IFN atau analog Nukleosid untuk ALT 2-5 kali nilai tertinggi dapat diberikan
Lamivudin 100 mg tiap hari atau IFN 5 MU 3x seminggu. Untuk ALT 5x nilai
normal tertinggi dapat diberikan Lamivudin 100 mg tiap hari. Pemakaian IFN
tidak dianjurkan.
a. Lamivudin
Adalah suatu analog nukleosid. Nukleosid berfungsi sebagai bahan
pembentuk pregenom, sehinga analog nukleosid bersaing dengan nukleosid
asli. Lamivudin berkhasiat menghambat enzim reverse transcriptase yang
berfungsi dalam transkripsi balik dari RNA menjadi DNA yang terjadi dalam
replikasi HVB. Lamivudin menghambat produksi HVB baru dan mencegah
terjadinya infeksi hepatosit sehat yang belum terinfeksi, tetapi tidak
mempegaruhi sel-sel yang telah terinfeksi karena pada sel-sel yang telah
terinfeksi DNA HVB ada dalam covalent closed circular (cccDNA). Maka

setelah obat dihentikan, titer DNA HVB akan kembali lagi seperti semula
karena sel-sel yang terinfeksi akhirnya memproduksi virus baru lagi.
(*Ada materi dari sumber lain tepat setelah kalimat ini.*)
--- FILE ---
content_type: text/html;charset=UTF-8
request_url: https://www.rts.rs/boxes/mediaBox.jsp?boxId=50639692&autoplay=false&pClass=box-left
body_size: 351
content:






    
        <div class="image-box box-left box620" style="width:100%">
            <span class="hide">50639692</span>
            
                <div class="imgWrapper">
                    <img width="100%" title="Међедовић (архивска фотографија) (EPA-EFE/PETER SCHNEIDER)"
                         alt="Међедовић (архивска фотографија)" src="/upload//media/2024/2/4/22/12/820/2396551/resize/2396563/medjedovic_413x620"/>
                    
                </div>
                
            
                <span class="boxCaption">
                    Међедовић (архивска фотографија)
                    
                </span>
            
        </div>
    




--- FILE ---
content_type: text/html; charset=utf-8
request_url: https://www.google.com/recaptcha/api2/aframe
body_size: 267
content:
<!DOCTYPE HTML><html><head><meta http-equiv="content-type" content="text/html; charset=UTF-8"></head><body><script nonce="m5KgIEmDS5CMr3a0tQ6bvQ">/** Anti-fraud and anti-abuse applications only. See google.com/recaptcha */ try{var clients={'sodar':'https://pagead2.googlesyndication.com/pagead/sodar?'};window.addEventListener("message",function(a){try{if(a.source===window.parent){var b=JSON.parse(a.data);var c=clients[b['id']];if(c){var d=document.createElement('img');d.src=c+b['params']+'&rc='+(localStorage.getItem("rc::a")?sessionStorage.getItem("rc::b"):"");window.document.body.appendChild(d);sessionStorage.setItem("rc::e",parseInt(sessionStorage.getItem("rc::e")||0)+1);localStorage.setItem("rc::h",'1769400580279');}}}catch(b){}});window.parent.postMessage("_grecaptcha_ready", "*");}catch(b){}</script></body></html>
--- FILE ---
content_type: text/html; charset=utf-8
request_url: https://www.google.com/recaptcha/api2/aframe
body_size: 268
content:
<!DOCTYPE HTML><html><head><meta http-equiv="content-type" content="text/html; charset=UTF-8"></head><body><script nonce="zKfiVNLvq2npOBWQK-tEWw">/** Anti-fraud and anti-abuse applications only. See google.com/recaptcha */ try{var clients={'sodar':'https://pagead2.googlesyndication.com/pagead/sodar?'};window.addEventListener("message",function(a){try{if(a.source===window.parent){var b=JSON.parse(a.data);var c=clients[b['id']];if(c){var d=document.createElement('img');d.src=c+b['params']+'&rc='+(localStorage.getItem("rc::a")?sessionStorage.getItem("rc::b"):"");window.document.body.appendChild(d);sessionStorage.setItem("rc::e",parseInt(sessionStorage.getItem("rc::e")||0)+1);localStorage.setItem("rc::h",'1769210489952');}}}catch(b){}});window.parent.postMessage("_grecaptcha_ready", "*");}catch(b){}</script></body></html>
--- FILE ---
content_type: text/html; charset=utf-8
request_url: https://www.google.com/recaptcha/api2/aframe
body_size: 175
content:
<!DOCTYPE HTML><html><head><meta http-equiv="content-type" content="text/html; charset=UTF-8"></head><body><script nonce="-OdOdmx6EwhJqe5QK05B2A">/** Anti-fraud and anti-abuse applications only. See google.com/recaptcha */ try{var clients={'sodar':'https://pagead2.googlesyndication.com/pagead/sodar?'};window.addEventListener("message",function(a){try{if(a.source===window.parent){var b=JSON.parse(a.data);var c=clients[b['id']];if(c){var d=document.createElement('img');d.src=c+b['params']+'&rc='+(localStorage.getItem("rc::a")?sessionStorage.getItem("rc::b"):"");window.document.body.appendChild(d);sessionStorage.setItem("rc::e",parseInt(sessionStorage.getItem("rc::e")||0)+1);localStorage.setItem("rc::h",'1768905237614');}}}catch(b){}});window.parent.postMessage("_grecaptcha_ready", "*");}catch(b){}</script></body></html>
Lamivudin adalah analog nukleosid oral dengan aktivitas anti viral yang kuat.
Dengan dosis 100 mg per hari, lamivudin akan menurunkan kadar DNA HVB
sebesar 95% atau lebih dalam waktu 1 minggu. Dengan metode hibridisasi,
DNA HVB tidak bisa terdeteksi lagi dengan metode non PCR dalam waktu 8
minggu tetapi masih dapat dideteksi dengan metode PCR. Setelah dihentikan
selama 2 minggu, kadar DNA akan kembali positif dan mencapai kadar
sebelum terapi. Kekebalan terhadap lamivudin biasanya muncul setelah
terapi selama 6 bulan.
b. Adevofir Dipivoksil
Adalah suatu nukleosid oral yang menghambat enzim reverse transcriptase.
Mekanisme khasiat adevofir hampir sama dengan lamivudin. Penggunaan
adevofir dengan dosis 10 atau 30 mg tiap hari selama 48 minggu
menunjukkan perbaikan. Juga terjadi penurunan kadar DNA HVB, penurunan
kadar ALT serta serokonversi HBeAg. Karena alasan ekonomi dan efek
samping, adevofir baru dipakai pada kasus-kasus yang kebal terhadap
lamivudin. Dosis yang dianjurkan adalah 10 mg tiap hari. Salah satu
hambatan utama dalam pemakaian adevofir adalah toksisitas pada ginjal
yang sering dijumpai pada dosis 30 mg atau lebih.
Keuntungan adevofir adalah jarangnya terjadi kekebalan. Adevofir merupakan
obat yang ideal untuk terapi hepatitis B Kronik dengan penyakit hati yang
parah. Kerugiannya adalah harga yang lebih mahal dan masih kurangnya
data mengenai khasiat dan keamanan dalam jangka yang sangat panjang.